__WORK REQUEST__. Give everything from the start of the listing down through the line containing "Top-load washing machine" as a Markdown table with the columns Row and Line, numbering each line and leaving out blank lines.

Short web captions
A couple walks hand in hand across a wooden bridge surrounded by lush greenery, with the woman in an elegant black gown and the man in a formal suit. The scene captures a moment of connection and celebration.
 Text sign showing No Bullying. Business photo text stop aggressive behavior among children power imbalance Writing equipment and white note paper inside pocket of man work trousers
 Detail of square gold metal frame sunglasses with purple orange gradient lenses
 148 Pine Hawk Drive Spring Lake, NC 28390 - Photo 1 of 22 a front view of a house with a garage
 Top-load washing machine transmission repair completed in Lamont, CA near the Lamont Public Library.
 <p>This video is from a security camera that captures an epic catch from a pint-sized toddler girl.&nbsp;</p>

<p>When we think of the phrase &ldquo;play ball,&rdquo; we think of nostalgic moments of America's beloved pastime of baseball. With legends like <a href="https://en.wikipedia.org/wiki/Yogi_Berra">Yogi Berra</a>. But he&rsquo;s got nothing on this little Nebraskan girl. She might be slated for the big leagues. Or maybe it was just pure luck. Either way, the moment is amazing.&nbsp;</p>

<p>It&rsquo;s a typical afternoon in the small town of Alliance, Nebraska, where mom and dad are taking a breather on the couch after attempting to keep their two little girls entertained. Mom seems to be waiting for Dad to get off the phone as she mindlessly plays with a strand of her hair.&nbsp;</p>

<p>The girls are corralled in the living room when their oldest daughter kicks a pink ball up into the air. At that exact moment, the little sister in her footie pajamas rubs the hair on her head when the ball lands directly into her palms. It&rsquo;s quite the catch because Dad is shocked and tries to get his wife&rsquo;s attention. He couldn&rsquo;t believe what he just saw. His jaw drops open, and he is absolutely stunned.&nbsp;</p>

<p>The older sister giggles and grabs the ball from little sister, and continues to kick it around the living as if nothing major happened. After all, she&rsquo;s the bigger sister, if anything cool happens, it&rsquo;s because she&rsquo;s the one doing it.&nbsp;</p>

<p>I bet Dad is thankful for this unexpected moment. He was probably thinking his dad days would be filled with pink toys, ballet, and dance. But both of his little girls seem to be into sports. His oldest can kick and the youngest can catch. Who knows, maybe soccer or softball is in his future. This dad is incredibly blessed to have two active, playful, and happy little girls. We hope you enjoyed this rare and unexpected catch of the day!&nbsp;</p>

__TASK RESPONSE__.
| Row | Line |
|---|---|
| 1 | A couple walks hand in hand across a wooden bridge surrounded by lush greenery, with the woman in an elegant black gown and the man in a formal suit. The scene captures a moment of connection and celebration. |
| 2 |  Text sign showing No Bullying. Business photo text stop aggressive behavior among children power imbalance Writing equipment and white note paper inside pocket of man work trousers |
| 3 |  Detail of square gold metal frame sunglasses with purple orange gradient lenses |
| 4 |  148 Pine Hawk Drive Spring Lake, NC 28390 - Photo 1 of 22 a front view of a house with a garage |
| 5 |  Top-load washing machine transmission repair completed in Lamont, CA near the Lamont Public Library. |